Texto mostrado:
────────────────────

Para el día en que se apareció por plaza San Martín, Chicha sólo conocía a Alicia de la Cuadra, Licha, y a nadie más. Aquello fue un 21 de noviembre de 1977, día oficial del nacimiento de Abuelas, cuando por primera vez se encontraron las doce fundadoras. Como si se tratara del pino de San Lorenzo, ese primer encuentro transcurrió bajo la histórica penumbra de un árbol, cuando resolvieron reunirse todas para comenzar a pelearla juntas. Dice Chicha que todavía hoy recuerda “la cara de Pety, cómo me extrañó su serenidad, tan sonriente. También recuerdo la sonrisa de Eva al recibirme”.

Pero eso fue después de la entrega de los testimonios. Porque tras la ceremonia de homenaje a San Martín, durante varios segundos, Chicha permaneció clavada en el piso con su testimonio en la mano, mirando impresionada la plaza llena de soldados con perros, medio mundo armado.

-Ahí pude ver al grupo de Madres con sus pañuelos blancos y gritando. Las tengo grabadas en la mente. Ojalá se pudiera fotografiar esa mente con la imagen de ellas gritando.

────────────────────

Material proporcionado:
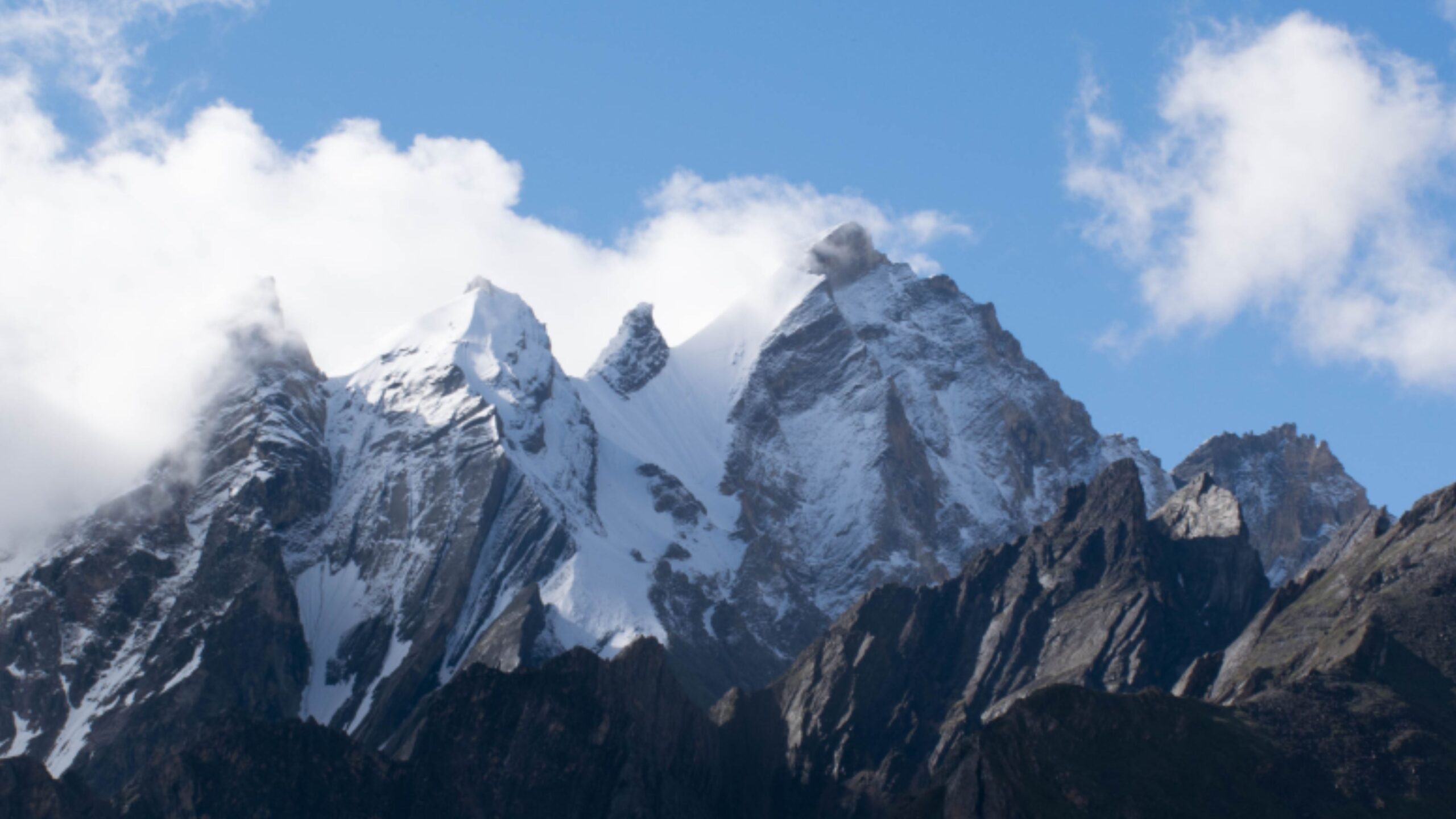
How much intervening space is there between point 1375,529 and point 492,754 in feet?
310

────────────────────

Enunciado de tarea: Reproduce sin cambios el tramo del texto sobre Chicha y las Abuelas que va desde "-Ahí pude ver" hasta "de ellas gritando.".

Respuesta escrita:
-Ahí pude ver al grupo de Madres con sus pañuelos blancos y gritando. Las tengo grabadas en la mente. Ojalá se pudiera fotografiar esa mente con la imagen de ellas gritando.